Graham Greene	 	(story) 
Alexander Korda	 	(story) uncredited

Graham Greene	 	(screenplay)

Carol Reed	 	uncredited
Orson Welles	 	uncredited

Cast

Joseph Cotten     .... Holly Martins
Alida Valli       .... Anna Schmidt (as Valli)
Orson Welles      .... Harry Lime
Trevor Howard     .... Major Calloway
Bernard Lee       .... Sergeant Paine
Paul Hörbiger     .... Porter (as Paul Hoerbiger)
Ernst Deutsch     .... 'Baron' Kurtz
Siegfried Breuer  .... Popescu
Erich Ponto       .... Dr. Winkel
Wilfrid Hyde-White.... Crabbin



Not stolen from anywhere yet not quite original

Plot:

The Third Man is a whodunit film noir. The basic plot is that down trodden pulp fiction novel writer Holly Martins comes to Vienna to make his fortune writing for his long time friend Harry Lime. Upon arriving, however, Holly learns of Harry’s tragic death and also learns that Harry was wanted by the police for a racketeering scam. In disbelief, Holly takes it upon himself to unravel the mystery surrounding Harry’s death and this terrible error by the police. Mislead and threatened by Harry’s Viennese friends Baron Kurtz, Dr. Winkel, and Mr. Popescu, discouraged by the police and by Harry’s former lover Anna, Holly steers himself through a blindfolded investigation of his friend. Along the way, he falls in love with Anna and is heartbroken by the truth surrounding Harry. As a result of this Holly makes a profound and illogical attempt to win Anna’s heart by helping close the case on Harry’s activities and death.



Original Film Analysis

At first glance The Third Man (1949) does not seem like it is film noir. Carol Reed, director, and Graham Greene used a slightly different angle to portray their protagonist, Holly Martins that doesn’t quite fit noir as well as it should. The film is undoubtedly noir, however. The aesthetic look of the camera and the positioning of lights and shadows are clearly identified as noir. And when applied to a noir world view, many aspects of the plot emerge that define The Third Man as a classic film noir.

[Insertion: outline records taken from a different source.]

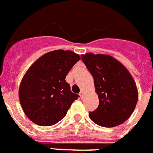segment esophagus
Returning a JSON list of instances; mask_svg holds the SVG:
<instances>
[{
    "mask_svg": "<svg viewBox=\"0 0 153 153\" xmlns=\"http://www.w3.org/2000/svg\"><path fill=\"white\" fill-rule=\"evenodd\" d=\"M83 94H84V92H83V91H80V92H79V96L81 97H83Z\"/></svg>",
    "mask_w": 153,
    "mask_h": 153,
    "instance_id": "1",
    "label": "esophagus"
}]
</instances>
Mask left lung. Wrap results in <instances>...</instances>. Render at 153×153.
<instances>
[{
    "label": "left lung",
    "instance_id": "obj_1",
    "mask_svg": "<svg viewBox=\"0 0 153 153\" xmlns=\"http://www.w3.org/2000/svg\"><path fill=\"white\" fill-rule=\"evenodd\" d=\"M82 61L94 77L99 97L96 110L89 112L97 125L111 128L125 122L131 115L138 101L135 83L128 70L108 55L87 53Z\"/></svg>",
    "mask_w": 153,
    "mask_h": 153
}]
</instances>
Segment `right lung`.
<instances>
[{
  "mask_svg": "<svg viewBox=\"0 0 153 153\" xmlns=\"http://www.w3.org/2000/svg\"><path fill=\"white\" fill-rule=\"evenodd\" d=\"M79 59L72 51L54 50L38 59L26 72L19 87V99L32 122L50 126L66 116L79 96L72 92L65 79Z\"/></svg>",
  "mask_w": 153,
  "mask_h": 153,
  "instance_id": "add662e5",
  "label": "right lung"
}]
</instances>
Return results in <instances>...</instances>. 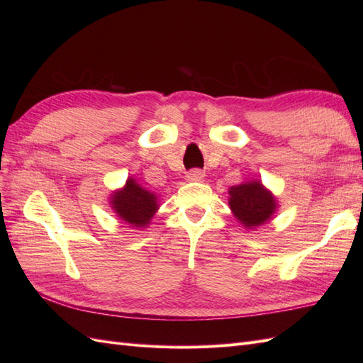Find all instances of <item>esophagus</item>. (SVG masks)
I'll list each match as a JSON object with an SVG mask.
<instances>
[{
  "label": "esophagus",
  "instance_id": "34e87169",
  "mask_svg": "<svg viewBox=\"0 0 363 363\" xmlns=\"http://www.w3.org/2000/svg\"><path fill=\"white\" fill-rule=\"evenodd\" d=\"M204 177V174L199 169H194V171H189L188 174H186V180L188 182H201Z\"/></svg>",
  "mask_w": 363,
  "mask_h": 363
}]
</instances>
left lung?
Returning <instances> with one entry per match:
<instances>
[{
	"instance_id": "left-lung-1",
	"label": "left lung",
	"mask_w": 363,
	"mask_h": 363,
	"mask_svg": "<svg viewBox=\"0 0 363 363\" xmlns=\"http://www.w3.org/2000/svg\"><path fill=\"white\" fill-rule=\"evenodd\" d=\"M228 195L230 211L238 223L247 230L269 223L279 207L276 195L259 180L232 186Z\"/></svg>"
}]
</instances>
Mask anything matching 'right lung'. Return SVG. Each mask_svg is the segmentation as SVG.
I'll return each instance as SVG.
<instances>
[{
	"mask_svg": "<svg viewBox=\"0 0 363 363\" xmlns=\"http://www.w3.org/2000/svg\"><path fill=\"white\" fill-rule=\"evenodd\" d=\"M108 204L121 221L133 228H147L159 211V196L139 184L136 179L128 177L123 188L108 196Z\"/></svg>",
	"mask_w": 363,
	"mask_h": 363,
	"instance_id": "right-lung-1",
	"label": "right lung"
}]
</instances>
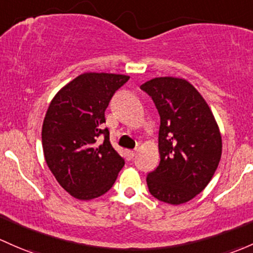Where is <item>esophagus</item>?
Listing matches in <instances>:
<instances>
[{"mask_svg": "<svg viewBox=\"0 0 253 253\" xmlns=\"http://www.w3.org/2000/svg\"><path fill=\"white\" fill-rule=\"evenodd\" d=\"M135 154H137V150H128L127 151V158H128V160H132V159L134 158Z\"/></svg>", "mask_w": 253, "mask_h": 253, "instance_id": "34e87169", "label": "esophagus"}]
</instances>
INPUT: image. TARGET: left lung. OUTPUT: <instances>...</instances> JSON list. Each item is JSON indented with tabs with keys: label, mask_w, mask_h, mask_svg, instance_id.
<instances>
[{
	"label": "left lung",
	"mask_w": 253,
	"mask_h": 253,
	"mask_svg": "<svg viewBox=\"0 0 253 253\" xmlns=\"http://www.w3.org/2000/svg\"><path fill=\"white\" fill-rule=\"evenodd\" d=\"M140 88L160 114V164L147 177L151 195L171 205L201 193L216 172L222 135L213 113L198 89L182 78H155Z\"/></svg>",
	"instance_id": "8db88e82"
}]
</instances>
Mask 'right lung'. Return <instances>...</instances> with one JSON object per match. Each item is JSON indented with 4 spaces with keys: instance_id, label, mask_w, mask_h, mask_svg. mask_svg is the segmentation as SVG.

Holly Martins is brought into Vienna by his friend Harry Lime, to whose house Holly travels. Upbeat zither music plays as Holly climbs the staircase, giving the audience a sense of comfort, but moments before Holly rings Harry’s doorbell the music stops, and the audience is thrown out of their comfortable feeling by the sharp contrast of Holly’s shadows and his juxtaposed position in relation to the porter, whom engages in conversation with Holly. Our normal view of Holly is instantly and forcibly switched to a very high angle shot looking down on Holly as he looks up and converses with the porter. There is heavy key lighting coming in from Holly’s right casting a shadow twice his size onto the stairs. To contrast the two men, the camera looks down on Martins and looks up at the Porter, and the lighting effects are also contrasted, Martins has hard light coming from the fill lights on the right, and the Porter has soft light coming from below and above, so that he has no shadows. From our camera angle looking down at Holly nearly the entire frame is taken up by twists of the staircase and Holly’s shadow, causing our view of Holly to be insignificant when compared to his shadow and even more insignificant when compared to the twisting staircase. The fact that this shot is placed outside Harry’s home is symbolic to the importance of Holly in Harry’s grand scheme, but at that same moment we learn that Harry has been “killed at once, instantly, already in hell. Or… in heaven” according to the porter. The porter confuses the locations of heaven and hell, pointing up for hell and down for heaven, leaving the only available analysis to be one of the moral ambiguity implied by the porter’s mistake. The twist of fate just experience by Holly can also be metaphorically applied to the locations of the two men on the stair case. Since it is the beginning of the movie, and due to the age difference of the two men, we can also read into the metaphor that Martins has only just begun to climb the twisted, spiral stairs of fate while the Porter has nearly reached the end at the top of the stairs, illuminated on all sides by super-natural warmth of… “hell.”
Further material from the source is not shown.